▸ **Directions for this task**
Nothing but the lines from the one with "located in millimetres?" to the final line should be returned, each exactly as it appears.

Records excerpted from a collection:
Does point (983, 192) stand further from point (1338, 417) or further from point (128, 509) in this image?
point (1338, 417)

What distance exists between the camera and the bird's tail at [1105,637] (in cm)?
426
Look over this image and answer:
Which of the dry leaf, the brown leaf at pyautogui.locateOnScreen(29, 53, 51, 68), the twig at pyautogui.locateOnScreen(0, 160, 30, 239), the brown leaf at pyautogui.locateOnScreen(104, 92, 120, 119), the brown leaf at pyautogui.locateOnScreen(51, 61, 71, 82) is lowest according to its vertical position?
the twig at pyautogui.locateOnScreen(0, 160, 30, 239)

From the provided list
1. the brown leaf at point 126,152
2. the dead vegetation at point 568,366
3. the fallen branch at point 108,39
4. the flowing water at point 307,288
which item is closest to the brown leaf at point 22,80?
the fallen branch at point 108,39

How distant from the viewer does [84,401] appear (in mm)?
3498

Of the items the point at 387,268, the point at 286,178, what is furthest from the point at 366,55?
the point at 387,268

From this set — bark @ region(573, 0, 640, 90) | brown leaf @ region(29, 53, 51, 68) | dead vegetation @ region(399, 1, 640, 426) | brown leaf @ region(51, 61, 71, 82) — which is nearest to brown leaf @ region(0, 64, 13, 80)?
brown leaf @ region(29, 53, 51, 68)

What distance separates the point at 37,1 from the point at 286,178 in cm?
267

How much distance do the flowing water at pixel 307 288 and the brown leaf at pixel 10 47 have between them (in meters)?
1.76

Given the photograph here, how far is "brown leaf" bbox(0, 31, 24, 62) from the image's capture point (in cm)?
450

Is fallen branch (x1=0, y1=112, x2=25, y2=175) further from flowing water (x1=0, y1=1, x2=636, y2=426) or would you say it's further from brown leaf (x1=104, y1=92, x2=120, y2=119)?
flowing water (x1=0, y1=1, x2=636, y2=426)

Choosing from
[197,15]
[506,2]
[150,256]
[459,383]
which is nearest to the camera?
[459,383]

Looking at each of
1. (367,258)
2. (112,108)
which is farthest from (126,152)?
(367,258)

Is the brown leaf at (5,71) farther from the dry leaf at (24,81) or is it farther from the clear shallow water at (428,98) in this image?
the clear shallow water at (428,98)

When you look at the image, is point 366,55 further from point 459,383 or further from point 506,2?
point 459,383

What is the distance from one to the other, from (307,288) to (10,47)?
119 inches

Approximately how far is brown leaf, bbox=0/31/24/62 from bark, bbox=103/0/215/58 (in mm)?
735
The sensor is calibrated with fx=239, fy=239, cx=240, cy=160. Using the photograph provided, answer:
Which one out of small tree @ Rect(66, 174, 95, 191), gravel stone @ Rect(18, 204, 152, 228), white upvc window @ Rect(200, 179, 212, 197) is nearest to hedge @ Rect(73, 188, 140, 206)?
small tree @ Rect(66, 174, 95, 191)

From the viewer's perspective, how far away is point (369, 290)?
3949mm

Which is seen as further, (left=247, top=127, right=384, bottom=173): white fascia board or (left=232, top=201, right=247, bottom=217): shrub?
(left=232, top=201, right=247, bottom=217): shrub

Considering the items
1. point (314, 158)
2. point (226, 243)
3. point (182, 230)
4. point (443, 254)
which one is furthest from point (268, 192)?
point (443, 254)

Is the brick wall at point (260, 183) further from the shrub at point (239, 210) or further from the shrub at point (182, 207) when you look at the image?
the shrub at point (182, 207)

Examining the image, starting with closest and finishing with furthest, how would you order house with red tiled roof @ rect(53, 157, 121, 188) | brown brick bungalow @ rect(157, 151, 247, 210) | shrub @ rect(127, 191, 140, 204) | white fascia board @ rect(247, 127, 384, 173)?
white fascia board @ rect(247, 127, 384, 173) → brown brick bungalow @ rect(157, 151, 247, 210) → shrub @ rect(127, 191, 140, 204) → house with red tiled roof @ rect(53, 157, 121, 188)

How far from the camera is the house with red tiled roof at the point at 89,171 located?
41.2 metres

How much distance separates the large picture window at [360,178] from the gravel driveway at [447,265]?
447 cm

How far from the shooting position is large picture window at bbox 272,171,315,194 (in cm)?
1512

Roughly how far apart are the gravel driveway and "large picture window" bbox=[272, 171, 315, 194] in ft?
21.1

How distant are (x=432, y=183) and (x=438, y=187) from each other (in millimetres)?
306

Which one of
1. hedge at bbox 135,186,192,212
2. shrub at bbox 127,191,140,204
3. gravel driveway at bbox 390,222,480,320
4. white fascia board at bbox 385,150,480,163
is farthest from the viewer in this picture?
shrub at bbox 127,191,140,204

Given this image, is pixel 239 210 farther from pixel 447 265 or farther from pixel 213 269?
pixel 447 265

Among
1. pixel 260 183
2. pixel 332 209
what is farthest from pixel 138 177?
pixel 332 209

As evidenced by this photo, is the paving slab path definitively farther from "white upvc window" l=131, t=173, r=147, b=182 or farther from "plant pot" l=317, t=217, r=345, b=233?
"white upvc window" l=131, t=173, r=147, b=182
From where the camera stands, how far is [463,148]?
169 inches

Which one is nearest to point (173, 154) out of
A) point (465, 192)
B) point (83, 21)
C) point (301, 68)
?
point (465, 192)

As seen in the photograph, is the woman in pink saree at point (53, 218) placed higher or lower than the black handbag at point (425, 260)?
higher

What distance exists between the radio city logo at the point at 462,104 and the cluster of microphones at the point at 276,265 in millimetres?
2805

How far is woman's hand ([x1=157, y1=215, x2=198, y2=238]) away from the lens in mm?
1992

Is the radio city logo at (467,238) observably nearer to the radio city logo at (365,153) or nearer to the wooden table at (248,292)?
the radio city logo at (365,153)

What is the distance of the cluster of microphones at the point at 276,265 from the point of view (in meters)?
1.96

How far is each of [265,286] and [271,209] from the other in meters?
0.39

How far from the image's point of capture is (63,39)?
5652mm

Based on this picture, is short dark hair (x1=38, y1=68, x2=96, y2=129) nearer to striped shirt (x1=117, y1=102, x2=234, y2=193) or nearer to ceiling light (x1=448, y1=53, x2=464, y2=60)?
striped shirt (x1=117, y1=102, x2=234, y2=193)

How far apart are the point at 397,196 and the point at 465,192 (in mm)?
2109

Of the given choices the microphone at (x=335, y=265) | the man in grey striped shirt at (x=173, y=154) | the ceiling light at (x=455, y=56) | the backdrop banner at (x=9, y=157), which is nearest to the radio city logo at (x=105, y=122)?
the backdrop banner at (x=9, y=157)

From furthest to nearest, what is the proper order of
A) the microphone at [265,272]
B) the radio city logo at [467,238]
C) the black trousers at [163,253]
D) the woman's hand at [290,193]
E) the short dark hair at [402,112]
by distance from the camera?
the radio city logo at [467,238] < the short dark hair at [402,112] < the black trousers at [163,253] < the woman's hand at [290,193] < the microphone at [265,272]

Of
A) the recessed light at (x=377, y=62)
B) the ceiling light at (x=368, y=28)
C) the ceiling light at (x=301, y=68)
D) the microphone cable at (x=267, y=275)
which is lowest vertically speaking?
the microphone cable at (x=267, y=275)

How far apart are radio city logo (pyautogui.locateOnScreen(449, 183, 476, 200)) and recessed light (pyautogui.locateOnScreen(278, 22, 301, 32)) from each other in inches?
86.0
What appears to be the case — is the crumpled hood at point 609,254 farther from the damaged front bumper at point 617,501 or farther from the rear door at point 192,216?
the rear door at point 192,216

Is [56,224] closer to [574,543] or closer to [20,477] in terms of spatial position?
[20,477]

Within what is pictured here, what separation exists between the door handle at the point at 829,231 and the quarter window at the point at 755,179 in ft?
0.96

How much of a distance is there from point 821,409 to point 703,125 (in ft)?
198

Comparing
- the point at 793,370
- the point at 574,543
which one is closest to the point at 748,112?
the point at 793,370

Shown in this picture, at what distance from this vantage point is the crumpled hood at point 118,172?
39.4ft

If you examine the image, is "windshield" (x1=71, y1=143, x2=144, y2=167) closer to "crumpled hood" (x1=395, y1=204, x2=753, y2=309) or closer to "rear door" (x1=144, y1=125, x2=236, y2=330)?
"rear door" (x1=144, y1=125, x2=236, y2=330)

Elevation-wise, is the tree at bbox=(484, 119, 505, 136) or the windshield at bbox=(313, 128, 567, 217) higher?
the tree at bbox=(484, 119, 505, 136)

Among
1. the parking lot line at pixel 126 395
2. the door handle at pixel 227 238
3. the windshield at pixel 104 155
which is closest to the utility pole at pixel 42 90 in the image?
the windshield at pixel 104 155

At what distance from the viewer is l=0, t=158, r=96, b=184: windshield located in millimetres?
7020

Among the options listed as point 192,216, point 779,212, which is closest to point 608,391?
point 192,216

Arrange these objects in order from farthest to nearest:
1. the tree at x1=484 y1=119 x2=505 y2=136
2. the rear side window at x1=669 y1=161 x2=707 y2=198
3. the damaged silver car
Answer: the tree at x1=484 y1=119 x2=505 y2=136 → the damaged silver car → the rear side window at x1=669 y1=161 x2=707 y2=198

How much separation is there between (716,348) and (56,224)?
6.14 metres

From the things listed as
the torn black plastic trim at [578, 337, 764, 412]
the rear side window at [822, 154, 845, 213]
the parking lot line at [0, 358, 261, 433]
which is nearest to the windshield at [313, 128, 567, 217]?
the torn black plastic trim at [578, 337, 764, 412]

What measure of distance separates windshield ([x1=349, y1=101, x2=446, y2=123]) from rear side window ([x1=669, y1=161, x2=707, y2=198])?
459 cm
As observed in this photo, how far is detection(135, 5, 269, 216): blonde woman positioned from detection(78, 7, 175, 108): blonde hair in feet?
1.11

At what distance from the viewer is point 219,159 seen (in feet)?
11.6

▸ **Worked answer**
At what distance from the viewer is l=0, t=158, r=96, b=184: windshield located in millimetres?
7020

Among the options listed as point 192,216, point 779,212, which is closest to point 608,391?
point 192,216

Arrange these objects in order from farthest to nearest:
1. the tree at x1=484 y1=119 x2=505 y2=136
2. the rear side window at x1=669 y1=161 x2=707 y2=198
3. the damaged silver car
Answer: the tree at x1=484 y1=119 x2=505 y2=136 → the damaged silver car → the rear side window at x1=669 y1=161 x2=707 y2=198

How much separation is there between (716,348) and (56,224)?
6.14 metres

From the things listed as
the torn black plastic trim at [578, 337, 764, 412]
the rear side window at [822, 154, 845, 213]
the parking lot line at [0, 358, 261, 433]
which is nearest to the windshield at [313, 128, 567, 217]?
the torn black plastic trim at [578, 337, 764, 412]

What measure of distance separates windshield ([x1=349, y1=101, x2=446, y2=123]) from rear side window ([x1=669, y1=161, x2=707, y2=198])?
459 cm
As observed in this photo, how far is detection(135, 5, 269, 216): blonde woman positioned from detection(78, 7, 175, 108): blonde hair in feet?
1.11

At what distance from the viewer is point 219,159 seen (in feet)?
11.6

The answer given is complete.